Hay personas que logran que lo cotidiano suene diferente
Álvaro De La Rosa es una de ellas. Desde su habitación, con un micrófono, un ordenador y muchas ganas de escuchar y ser escuchado, nació Contando Historias Sin Querer. A simple vista parece sencillo, pero cada palabra tiene una delicadeza casi poética que transforma lo normal en algo extraordinario.

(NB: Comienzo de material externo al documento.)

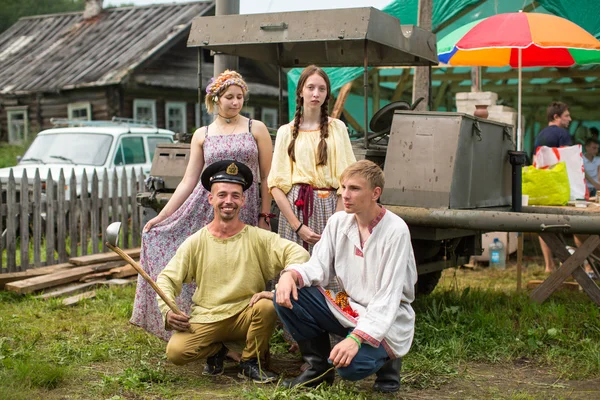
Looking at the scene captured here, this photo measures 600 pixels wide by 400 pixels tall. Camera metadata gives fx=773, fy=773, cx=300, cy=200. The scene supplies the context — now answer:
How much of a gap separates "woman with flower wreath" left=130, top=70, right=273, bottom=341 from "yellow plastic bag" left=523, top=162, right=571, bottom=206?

Un título que nace sin querer
“Si te soy honesto, no sabría decirte cuándo exactamente nació la idea”, confiesa Álvaro. La curiosidad y los amigos que siempre confiaron en él fueron el empujón necesario. El nombre del podcast viene de una línea de la canción Kaiman, de Rigoberta Bandini: “no sé si has contado alguna vez una historia sin querer”.
“Me encantó la idea de hablar y, sin querer, contar algo. Eso es justo lo que hago: dejar que la historia surja sola”, explica.
Lo cotidiano como materia prima
Para Álvaro, lo extraordinario está en lo cotidiano. Contar algo que te pasó y descubrir que alguien más lo siente igual es magia. Sus historias nacen de conversaciones con amigas, reflexiones personales y pequeños momentos que a menudo pasan desapercibidos. Pero al ponerlos en palabras se vuelven universales y conectan con quien escucha.

Creatividad sin artificios
Aunque estudia Comunicación Audiovisual, Álvaro no depende de grandes equipos ni programas sofisticados. “Lo técnico no es lo importante, es la energía que le pones. Grabo con lo que tengo y eso me basta”. Su creatividad se nutre del entorno: amigos, compañeros de facultad y gente que también intenta crear cosas diferentes. Eso lo empuja a explorar, probar y arriesgarse.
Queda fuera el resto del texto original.